Te dzieci postarzały się, z niektórych wyrosły świry jak np. z założyciela tego tematu, powstały nowe części i zakres wiekowy fanów SW się poszerzył. Nadal nie zmienia to faktu, że jak pokażesz komuś po 30-tce SW, a on wcześniej nie widział, to prawdopodobnie nie poczuje czaczy, jeśli za dzieciaka się nie zakochał w tym uniwersum.

jeykey1543

No jednak nie, nie i jeszcze raz nie. Star Wars było, przynajniej pierwotnie na etapie Nowej Nadzieji i Imperium Kontrataluje pomyślane jako taki Western w kosmosie dla dorosłych, oczywiście po sukcesie filmu pierwszego i drugiego też była chęć przyciągnięcia szerszego kręgu odbiorców, stąd wstawienie Eweków do powrotu Jedi. Inaczej nie musieliby tego robić, jeśli od początku uniwersum byłoby pozycjonowane pod dzieci. Oczywiście mówiąc dorosłych mam namyśli ludzi młodych 20-30 letnich a nie 70-letnich dziadkowów...

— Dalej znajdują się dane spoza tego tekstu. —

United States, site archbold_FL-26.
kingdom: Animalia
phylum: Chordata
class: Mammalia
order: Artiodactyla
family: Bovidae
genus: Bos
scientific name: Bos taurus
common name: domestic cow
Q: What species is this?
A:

Oczywiście późniejsze prequele i animacje rządziły się innymi już prawami - właśnie bardziej postawiono na familijność filmów i seriali. Ale pierwotny zamysł taki nie był, i raczej wtórnie pewne produkcję z pod znaku SW są pozycjonowane pod dzieci i młodzież.

skoczek_narciarski

Nowa Nadzieja pojawiła się w 1977 roku na świecie, w Polsce 1979. Z Twojego komentarza wynikałoby, że w Polsce powinno być dużo 64-74 latków jarających się SW. Pewnie do 60-tki takich osób by się trochę znalazło, ale starszych to już wątpię. Kwestią umowną jest czy 22-latek to już dorosły, bo niby ma dowód, może głosować kupić alko itp. czy po prostu starsza młodzież. Jeśli uważasz, że wraz z pojawieniem się 18 lat na karku człowiek już jest dorosły to bym się zgodził, że SW były adresowane do nastolatków i wąskiej grupy "dorosłych", ale może niekoniecznie do 30 roku życia tylko coś koło 20-25.

jeykey1543

Taka już jest kinematografia, że pozycjonuje większość filmów pod ludzi młodych (ok. 20-30 letnich) a nie seniorów- nie inaczej było z dwoma pierwszymi filmami SW ze starej trylogii. Oczywiście inaczej postrzegano różne kwestie te 50 lat temu a inaczej teraz, to co wtedy było pozycjonowane pod dorosłych, teraz pewnie bez problemu serwiwano by dzieciom.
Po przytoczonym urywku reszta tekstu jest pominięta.